When I started in the business in 1997 I worked for a guy who worshiped at the altar of price, using momentum as one of his main strategies and technical set-ups as his most important input. Aside from companies whose products or services that he used he rarely knew what the other stocks he was trading did to earn the “e” in their “eps”.

Over the course of the late 1990s, he evolved as a trader to add a great understanding of fundamentals into his repertoire and hired lots of very smart analysts to help identify fundamental catalysts that he would include in his technical/momentum strategy, and for a short time, he was the “IT” guy for that market. My job as his execution trader was to be Johnny on the Spot with the perceived fundamental catalyst like earnings announcements, product launches, analyst meetings, etc, but also not to ever miss one of his classic technical set-ups, thus I looked at hundreds of charts a day. I drank and dined nearly every weeknight with Wall Street salesman and analysts looking to get any information edge, IM’d all day with other traders and withstood a non-stop barrage of yelling and harassment when things did not go as planned. It was exhausting, but I was in my 20s, and this was the business that I chose, and I loved it all.

We had a top-down macro view on markets that included sentiment and momentum indicators, a bottoms-up fundamental view on individual stocks, and then we would meet in the middle and trade away.

There is little doubt in my mind that 2020 has been a great environment for that style, especially for those who can easily change their minds when it comes to markets or individual securities. But if the current environment and its most fervent active participants are telling me anything it’s that short-term swing trading is a young man’s game, for the highly emotional, where less knowledge leads to more confidence. I am not knocking these guys, that was me in 1998-99, but I can tell you that I am still in the business some 24 years later because I had to evolve, markets change and if the participants don’t adapt, they go the way of the dodo. I have no problems with Davy Day Trader aka Dave Portnoy, what he’s doing is pure gold (gold Jerry!), and a genius stroke from a media company founder whose product has been shelved for the time being. I suspect his ability to keep his audience engaged at a time where they had nothing but time on their hands with little content will be written about and lectured on in marketing classes for years to come.

But let’s not mistake entertainment for a way to make a living. For years I have discouraged the so-called home-gamer to go all-in on day-trading as a sole source of income. The odds are just too stacked against those with scant resources. I have no shortage of enthusiasm for those who consider trading a hobby, with a small portion of their investable capital, much like someone who enjoys poker and creates a budget that he is willing to lose, or invests in equipment and travel for their kite-surfing fetish or trains and travels to Kili intent on summiting. Most hobbies involve an interest in learning, time commitment, and money, most also involve sound risk management decisions.

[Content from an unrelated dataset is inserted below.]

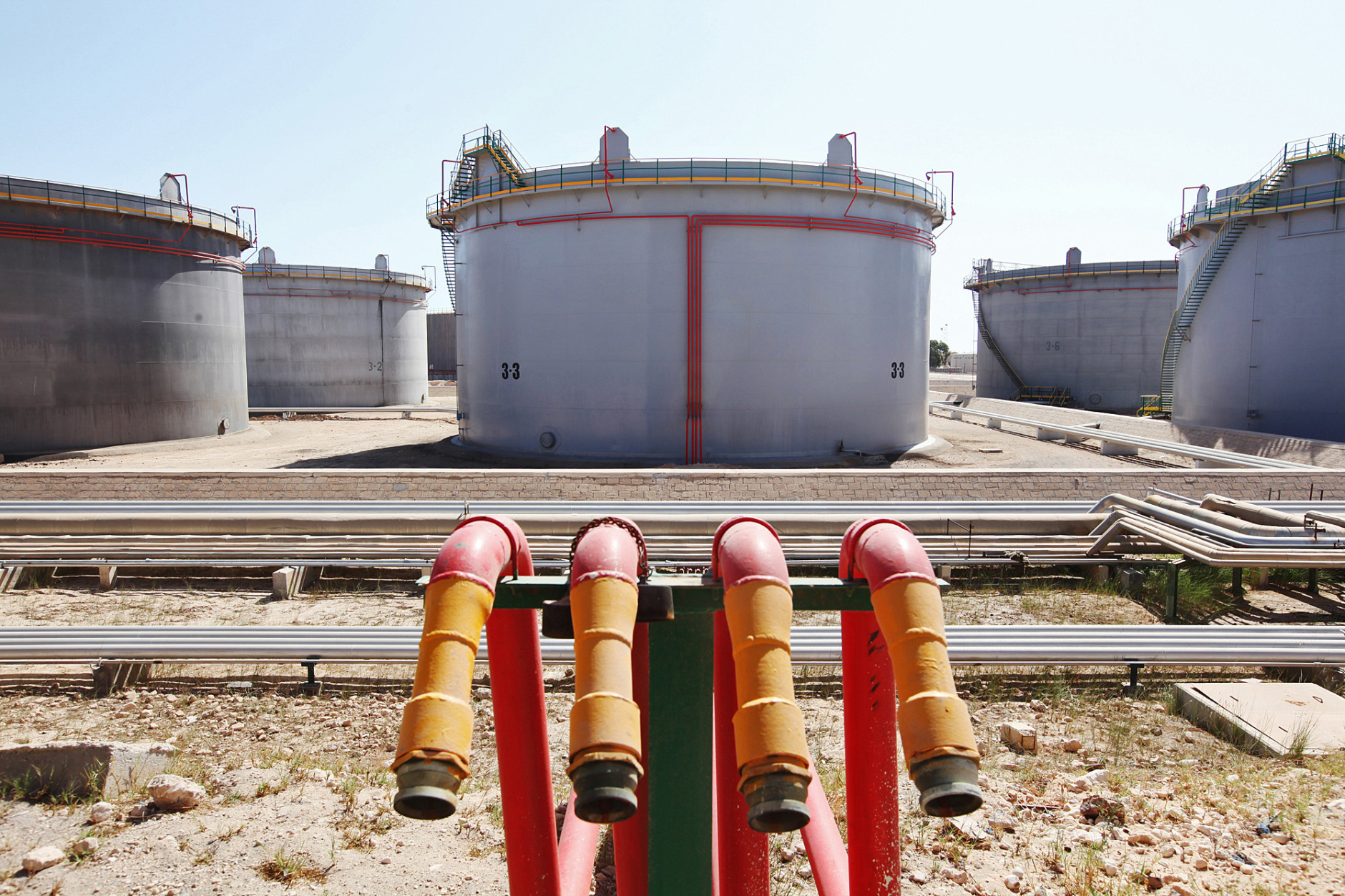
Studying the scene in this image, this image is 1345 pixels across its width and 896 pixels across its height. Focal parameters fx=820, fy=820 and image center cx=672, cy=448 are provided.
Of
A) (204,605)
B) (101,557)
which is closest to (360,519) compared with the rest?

I see trading as no different, I just wouldn’t bet your financial future on it, but as I like to say on CNBC’s Fast Money...”have at it.

I suspect Davy Day Trader is going to drop the mic as soon as the NBA restarts in July and his timing of riding the momentum of the hardest hit “pandemic stocks” off of the March lows will allow him to claim the title as the “new captain” until the next time he is either bored with sports coverage or gets the trading itch again. Maybe I am one of those suits he rails against on Wall Street (I only have two and only wear them at Weddings and Funerals), the old school guys who are missing out on the fabulous gains to be reaped on a daily basis in the planes, trains and automobiles trade, but as someone who has traded through three massive bull markets, and three subsequent crashes in less than 25 years I am here to tell you that the last few months of money-filled pillows are not what you think they are, and this environment is not likely to last too much longer.